His eyes adjusted and he realized he’d just plowed into Piper Hallworth, the cheerleader from the top of the pyramid. The prettiest one, if you ask me.
“So sorry,” he stammered, embarrassed. He watched as Piper turned around, her dark eyes like twin pools of ink reflecting the sunlight. Mark’s mouth went dry and he swallowed hard.
She flipped her dark ponytail over her shoulder and smiled up at him. “I guess I should be glad you don’t play for the defense, huh?”

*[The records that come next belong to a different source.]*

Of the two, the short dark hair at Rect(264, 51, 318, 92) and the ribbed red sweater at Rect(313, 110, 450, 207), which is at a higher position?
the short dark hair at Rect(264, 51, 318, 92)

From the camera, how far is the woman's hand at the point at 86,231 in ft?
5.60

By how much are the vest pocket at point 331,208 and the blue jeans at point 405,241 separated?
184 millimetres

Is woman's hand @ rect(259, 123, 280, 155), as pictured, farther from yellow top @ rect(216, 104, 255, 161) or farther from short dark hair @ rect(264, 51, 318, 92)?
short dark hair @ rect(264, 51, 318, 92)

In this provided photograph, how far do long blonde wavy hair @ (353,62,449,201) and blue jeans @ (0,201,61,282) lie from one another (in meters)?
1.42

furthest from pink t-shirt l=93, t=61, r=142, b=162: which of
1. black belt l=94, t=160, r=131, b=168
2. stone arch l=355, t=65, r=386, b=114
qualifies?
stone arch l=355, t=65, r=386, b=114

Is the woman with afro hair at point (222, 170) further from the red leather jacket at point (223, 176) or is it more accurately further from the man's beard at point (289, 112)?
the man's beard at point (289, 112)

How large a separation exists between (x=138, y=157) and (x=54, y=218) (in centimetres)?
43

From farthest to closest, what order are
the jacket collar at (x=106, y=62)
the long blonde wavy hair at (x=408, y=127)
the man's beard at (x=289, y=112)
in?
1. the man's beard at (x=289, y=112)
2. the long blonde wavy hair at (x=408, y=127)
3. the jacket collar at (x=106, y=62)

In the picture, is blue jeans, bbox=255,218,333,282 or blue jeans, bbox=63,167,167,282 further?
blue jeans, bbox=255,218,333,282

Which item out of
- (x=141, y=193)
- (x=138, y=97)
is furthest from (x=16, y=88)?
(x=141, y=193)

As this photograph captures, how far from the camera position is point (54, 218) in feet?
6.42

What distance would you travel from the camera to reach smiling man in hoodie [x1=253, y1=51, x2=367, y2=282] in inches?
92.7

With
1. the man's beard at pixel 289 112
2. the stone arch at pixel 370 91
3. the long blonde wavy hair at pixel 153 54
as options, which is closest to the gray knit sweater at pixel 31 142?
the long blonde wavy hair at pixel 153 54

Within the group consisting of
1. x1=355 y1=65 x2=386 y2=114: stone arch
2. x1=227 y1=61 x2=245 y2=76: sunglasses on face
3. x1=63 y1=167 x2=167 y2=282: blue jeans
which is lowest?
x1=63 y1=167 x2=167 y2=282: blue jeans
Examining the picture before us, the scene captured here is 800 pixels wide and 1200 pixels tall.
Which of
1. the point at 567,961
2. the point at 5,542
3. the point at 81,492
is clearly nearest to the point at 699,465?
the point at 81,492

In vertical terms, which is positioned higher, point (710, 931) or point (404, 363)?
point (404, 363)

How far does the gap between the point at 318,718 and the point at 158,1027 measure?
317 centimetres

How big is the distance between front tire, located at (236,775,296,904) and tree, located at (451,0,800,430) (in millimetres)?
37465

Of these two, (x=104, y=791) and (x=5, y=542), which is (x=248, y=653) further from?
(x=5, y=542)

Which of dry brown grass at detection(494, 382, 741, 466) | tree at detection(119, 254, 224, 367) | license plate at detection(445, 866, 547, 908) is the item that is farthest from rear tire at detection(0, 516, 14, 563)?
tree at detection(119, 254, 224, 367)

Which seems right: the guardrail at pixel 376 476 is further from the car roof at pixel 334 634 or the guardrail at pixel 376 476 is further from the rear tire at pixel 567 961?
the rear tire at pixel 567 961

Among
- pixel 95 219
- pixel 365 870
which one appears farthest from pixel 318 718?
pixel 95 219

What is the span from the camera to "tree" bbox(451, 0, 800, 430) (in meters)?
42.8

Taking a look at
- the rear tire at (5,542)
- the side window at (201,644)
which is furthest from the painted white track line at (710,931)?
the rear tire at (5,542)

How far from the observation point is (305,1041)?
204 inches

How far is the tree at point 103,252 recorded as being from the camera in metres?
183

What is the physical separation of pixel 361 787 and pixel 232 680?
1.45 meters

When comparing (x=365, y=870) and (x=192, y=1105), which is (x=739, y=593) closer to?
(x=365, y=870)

Mark smiled. He couldn’t help himself. There was something about Piper’s bubbling personality that always put him in a good mood. They didn’t know each other well, but he’d run into her before and after games and at events, enough to know her name and a few other things. Like how dang pretty she is.
“I’m sorry again,” he said, gesturing agitatedly, distracted by her attractiveness. “Didn’t mean to almost knock you off your feet.”
She shrugged a shoulder in response. “I’m stronger than I look.”
Mark chuckled, mostly because he couldn’t think of a response. “Some game today, huh?” he said finally, feeling awkward as all get out.
“Some game for you,” she said with a wink. “You’re a shoo-in for MVP this year. I expect you to be holding up that Heisman at the end of the season.”
He hoped like hell he wasn’t blushing. “Heck, there are a lot of guys better than me out there. I just catch the ball and run like hell.”
Piper shook her head. “Don’t underestimate yourself, Mark. You’ve got real talent, and that’s rare.” Her phone started buzzing in her pocket, and she dug it out. “I’ve got to take this, but I’ll see you around.” She smiled and walked away.
“See you around,” he echoed lamely. He watched her go for a moment, eyes glued to her petite frame. She’d changed out of her cheerleading uniform, but her shape-hugging leggings and crop top were no less sexy. Mark had to pull his attention away and force himself to walk toward his truck.
It might be a cliché, but Mark didn’t care. He was a football player with a full-on crush on a cheerleader.